こういう句は、俳句の一つのやり方ですね。実際に音がかさっとしたかどうかは別で、主観の中では、枝を離れてその葉っぱが地に落ちた時に、かさっと音が聞こえたような気がした。もっと大袈裟な人は、蝶ちょが落ちて大音響の結氷期という句がありますけれども、作り方は別です。この句,実際に音がするしないとは別に、心の中で「かさっ」と音が聞こえたような気がした。というのは、ひじょうに細やかなセンスの句で、いいと思いますね。昔、「葉っぱのフレディー」という絵本が流行ったことがありましたね。それを、ふと思いました。

白樺は薙をなだむる冬木立

これは実によく白樺をご存知の方の句だと思いました。雪崩みたいになって崩れた跡が薙。なぎ倒されて、地肌が出てしまっている、それが薙です。実はそういう所の木としては、白樺は成長が早いです。白樺はすかすかですね。軽くて、すぐ伸びてしまう。土砂崩れのあとで、最初に木立を形成するのは、なるほど白樺が向いているかもしれない。そう言われてみると、露わに削れた山肌をいつの間にか冬木立が覆ってをった。それは白樺であった。冬木立ですから、葉っぱが落ちて、白い幹が見えていたんでしょうね。何か自然の大きなサイクルに触れるような、いい句だと思いました。

岬なる弾薬庫跡枯茨

これは三浦半島なんかに、あちこちあるんですね。砲台があって、砲台の玉の弾薬庫があって、昔の三浦半島の地図って真っ白なんですね。要塞地帯なんで、地図になっていない。この句はまさにそういう要塞地帯の句です。

サイレンの遠く近くに夜の火事

これもさっき、ちらっと言いましたが、夜の火事というのは、遠くでもひじょうに近く感じるものです。ああ、近いなと思っていると、サイレンの音が遠くの方の音も、近くの方の音も、何台もそこに向かって、消防自動車が走っているという感じがあると思います。

+---+

§ **課題の指示**:
A - 上の俳句評を二文で要約せよ。
B - 上の俳句評の最後の文に続けて、その先を書き進めよ。

§ **提供データ**:
+---+

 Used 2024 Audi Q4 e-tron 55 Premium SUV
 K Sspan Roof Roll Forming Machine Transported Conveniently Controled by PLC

+---+

§ **本課題の解答**:
A - この俳句評は、いくつかの俳句を一句ずつ取り上げて評している。葉が地に落ちた時に心の中で音が聞こえたような気がしたという句を細やかなセンスの句、白樺の冬木立が薙を覆う句を自然の大きなサイクルに触れる句としてほめ、岬の弾薬庫跡の句を要塞地帯の句、夜の火事の句を遠くの火事も近く感じられることを表した句として説明している。

B -
一組の蒲団干さるる山家かな

寂しい句ですね。山家で、元は何人も住んでいたんでしょう。ふっとハイキングがてら、山里の村に入っていったら、山家が一軒あって、その日向の二階の窓に、掛け布団と敷き布団と枕かなにかが上に置いてあって、ちょうど一人分の布団が干してあった。あ、結構大きな家なんだけれど、一人住まいなんだな。いろいろ、亭主に先立たれたとか、子供たちが出ていってしまったとか、何人も住める大きな家なのに、今はたった一人の布団が干してある。というと、何かしみじみとした哀れがあって、あすこの家にもいろいろあるんだろう。と、何かポッポ屋みたいな感じがしますね。一人住まいのわびしさがよく出ていると思いました。

花鳥諷詠ドリル ‐主宰の句評‐ 第53回 (平成17年12月9日 席題 火事・枯茨)

富士を見つ小春の海をたのしめり

これは若干主観的な句ですが、どこか湘南あたりの、あるいは房州でも見えるんですけれども、そんな小春の海を静かだなあと思って、見ている。そして、富士が見えていて、喜んでいる。これは僕ら、関東人から見ると、当たり前の景色なんだけれど、日本の全国的な見地からすると、これは決して当たり前の景色ではなくて、関東の独特の景なんですね。裏日本へ行ったら、そんなことはない。そういう点で、面白いと思いましたね。

夜の火事湖水を染めて空を染めて

元の句、「夜の火事湖水を染めて空を染め」。こう言うと、シンメトリックな面白さが生きていないんですね。「湖水を染めて空を染めて」と字余りにすると、そのシンメトリーの並列した面白さが出る。それを字数を気にして、原句のようにしてしまうと、その面白さが出ない。この句は「夜の火事」というのが、よく生きていますね。どこかの湖で、夜の火事をご覧になったことがあるんでしょう。夜の火事の方がこわいですね。燃えた方にはわるいんですが、きれいな句です。

火事あとの何時通っても更地なる

元の句、「何時通っても更地」。字足らずより、「更地なる」と、「なる」をお入れになった方が、よろしいんではないですか。面白いですね。火事があって、「ああ、大変。あそこ火事があったそうだ。」そのうち整地をして、蛇口が一つあるくらいで、更地になっている。いつか建て替えるんだろうとなんて言っても、いつまでも更地のまま。きっと、火事になって、いろいろと揉めたり、駐車場にしようかという案が出たり、うまく行っていないんだろう。火事跡を詠みながら、火事跡をめぐる人間模様まで見えるような「あの家、どうしてしまうのかしら」という感じがあって、面白いと思いましたね。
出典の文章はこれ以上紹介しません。